RunLLM + Cursor: As of our last launch, RunLLM can now analyze the logs related to an issue and make a recommendation about what caused the customer’s error. If that error requires internal code changes, you could tag the Cursor Agent app and have it pick up from where RunLLM leaves off. There’s many, many more possible examples, but this hopefully illustrates the point pretty clearly. Once you adapt this framing, there’s a variety of other reasons why Slack is the most natural collaboration point for most agents.
For better or worse, we all spend most of our days in Slack, so during the adoption and trust-building process with a new agent, it becomes very easy to work monitoring the agent’s behavior into your daily workflow. (For example, some of our customers have us mirror every RunLLM conversation into a dedicated Slack channel for quick internal review — this is much easier than navigating to the UI.) Naturally, whenever an agent reaches the limits of its capabilities and needs to ask for help from a person, Slack is the easiest way to surface that issue. And if two people need to discuss whether an agent behaved correctly, well, where else would they do it but Slack?

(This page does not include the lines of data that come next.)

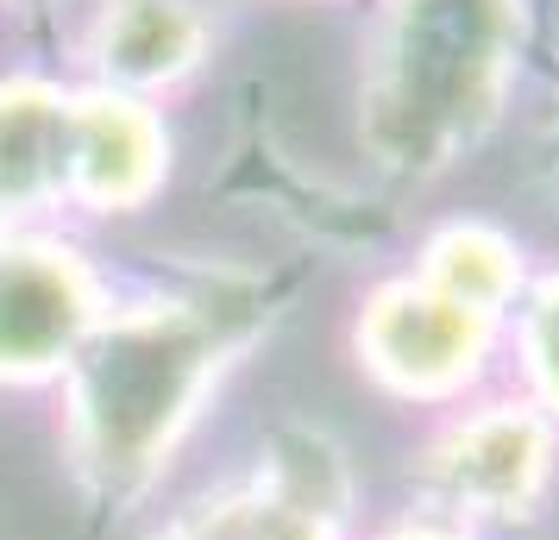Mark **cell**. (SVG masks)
<instances>
[{"instance_id": "obj_5", "label": "cell", "mask_w": 559, "mask_h": 540, "mask_svg": "<svg viewBox=\"0 0 559 540\" xmlns=\"http://www.w3.org/2000/svg\"><path fill=\"white\" fill-rule=\"evenodd\" d=\"M328 528V509H321V496H308L296 490L289 478H258L252 490H239V496H221V503H207L177 540H321Z\"/></svg>"}, {"instance_id": "obj_6", "label": "cell", "mask_w": 559, "mask_h": 540, "mask_svg": "<svg viewBox=\"0 0 559 540\" xmlns=\"http://www.w3.org/2000/svg\"><path fill=\"white\" fill-rule=\"evenodd\" d=\"M371 346H378V364L396 371L403 384H440L465 359V321L440 314V302H396L378 314Z\"/></svg>"}, {"instance_id": "obj_4", "label": "cell", "mask_w": 559, "mask_h": 540, "mask_svg": "<svg viewBox=\"0 0 559 540\" xmlns=\"http://www.w3.org/2000/svg\"><path fill=\"white\" fill-rule=\"evenodd\" d=\"M157 127L127 101H76V189L102 207H127L157 182Z\"/></svg>"}, {"instance_id": "obj_1", "label": "cell", "mask_w": 559, "mask_h": 540, "mask_svg": "<svg viewBox=\"0 0 559 540\" xmlns=\"http://www.w3.org/2000/svg\"><path fill=\"white\" fill-rule=\"evenodd\" d=\"M214 364L221 327L195 309L132 314L76 346V428L88 471L114 490L139 484Z\"/></svg>"}, {"instance_id": "obj_3", "label": "cell", "mask_w": 559, "mask_h": 540, "mask_svg": "<svg viewBox=\"0 0 559 540\" xmlns=\"http://www.w3.org/2000/svg\"><path fill=\"white\" fill-rule=\"evenodd\" d=\"M76 189V107L51 88L0 95V207Z\"/></svg>"}, {"instance_id": "obj_8", "label": "cell", "mask_w": 559, "mask_h": 540, "mask_svg": "<svg viewBox=\"0 0 559 540\" xmlns=\"http://www.w3.org/2000/svg\"><path fill=\"white\" fill-rule=\"evenodd\" d=\"M189 45H195L189 20H182V13H170V7H157V0L127 7V13L107 26V63H114L120 76H139V82L177 70L182 57H189Z\"/></svg>"}, {"instance_id": "obj_2", "label": "cell", "mask_w": 559, "mask_h": 540, "mask_svg": "<svg viewBox=\"0 0 559 540\" xmlns=\"http://www.w3.org/2000/svg\"><path fill=\"white\" fill-rule=\"evenodd\" d=\"M88 334V284L57 252H0V371H45Z\"/></svg>"}, {"instance_id": "obj_7", "label": "cell", "mask_w": 559, "mask_h": 540, "mask_svg": "<svg viewBox=\"0 0 559 540\" xmlns=\"http://www.w3.org/2000/svg\"><path fill=\"white\" fill-rule=\"evenodd\" d=\"M447 484L465 503H515L534 484V434L515 421H490L447 459Z\"/></svg>"}]
</instances>
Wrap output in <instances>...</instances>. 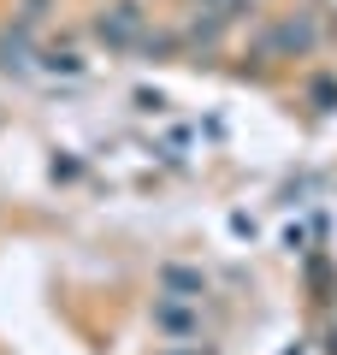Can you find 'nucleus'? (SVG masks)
Segmentation results:
<instances>
[{"label":"nucleus","mask_w":337,"mask_h":355,"mask_svg":"<svg viewBox=\"0 0 337 355\" xmlns=\"http://www.w3.org/2000/svg\"><path fill=\"white\" fill-rule=\"evenodd\" d=\"M213 6H219V18H231V12L243 6V0H213Z\"/></svg>","instance_id":"nucleus-3"},{"label":"nucleus","mask_w":337,"mask_h":355,"mask_svg":"<svg viewBox=\"0 0 337 355\" xmlns=\"http://www.w3.org/2000/svg\"><path fill=\"white\" fill-rule=\"evenodd\" d=\"M178 355H201V343H184V349H178Z\"/></svg>","instance_id":"nucleus-4"},{"label":"nucleus","mask_w":337,"mask_h":355,"mask_svg":"<svg viewBox=\"0 0 337 355\" xmlns=\"http://www.w3.org/2000/svg\"><path fill=\"white\" fill-rule=\"evenodd\" d=\"M95 30H101L107 48H137V42H142V12L130 6V0H125V6H107V12L95 18Z\"/></svg>","instance_id":"nucleus-1"},{"label":"nucleus","mask_w":337,"mask_h":355,"mask_svg":"<svg viewBox=\"0 0 337 355\" xmlns=\"http://www.w3.org/2000/svg\"><path fill=\"white\" fill-rule=\"evenodd\" d=\"M154 320H160L166 331H178V338H189V331H196V326H189V314H184V308H172V302H160V308H154Z\"/></svg>","instance_id":"nucleus-2"}]
</instances>
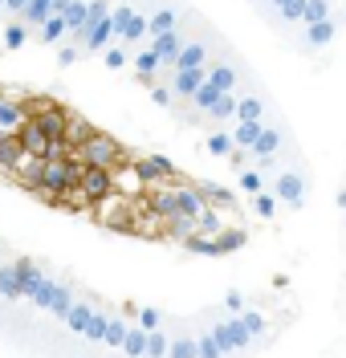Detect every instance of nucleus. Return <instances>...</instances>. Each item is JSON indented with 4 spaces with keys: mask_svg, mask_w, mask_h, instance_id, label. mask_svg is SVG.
I'll return each instance as SVG.
<instances>
[{
    "mask_svg": "<svg viewBox=\"0 0 346 358\" xmlns=\"http://www.w3.org/2000/svg\"><path fill=\"white\" fill-rule=\"evenodd\" d=\"M0 358H4V355H0Z\"/></svg>",
    "mask_w": 346,
    "mask_h": 358,
    "instance_id": "obj_1",
    "label": "nucleus"
}]
</instances>
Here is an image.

In other words, Slack is the optimal place for collaboration between agents because it’s already the place where all other collaboration happens. Once your mental model of an AI agent is “another coworker”, that agent should work with you and its other coworkers — human or AI — in the same place.
Now, the slightly overstated part of this argument is that Slack is the end-all-be-all. It is, of course, not the only possibility for effective collaboration. At RunLLM, we’ve built similarly deep integrations into common support tooling like Zendesk, where our agent and our customers’ employees can have back-and-forth discussions that are visible to their teammates. But — regardless of your opinion on its merits — Slack is absolutely the least common denominator for most enterprises in terms of communication, so we think its very worthwhile to invest in making your agent as Slack-friendly as possible.
We also think that Slack itself could be doing much more to enable agents to make their work clear and actionable to customers — but that’s a discussion for a whole another blog post!
Agentic workflows are very clearly going to become a part of every company’s daily operations — it’s just a question of when, not if. Once you have multiple agents interacting with each other, you’re not going to want them to live in silos, so the natural problem to solve is where and how those agents interact with each other. It’s always fun to develop a new protocol, but our hypothesis is that the success of these agents is all about working where and how you work. Today, that’s Slack — and there’s no sign that’s going to change.
If you can make it clear to your customers how you’re doing work, how they can fix your work, and when you need help, that will go incredibly far in building trust with them. That comes down to — again — control and visibility. Forcing them to navigate to a UI to see what you’re doing isn’t going to cut it. Whether you like it or not, Slack is the future of agentic interaction.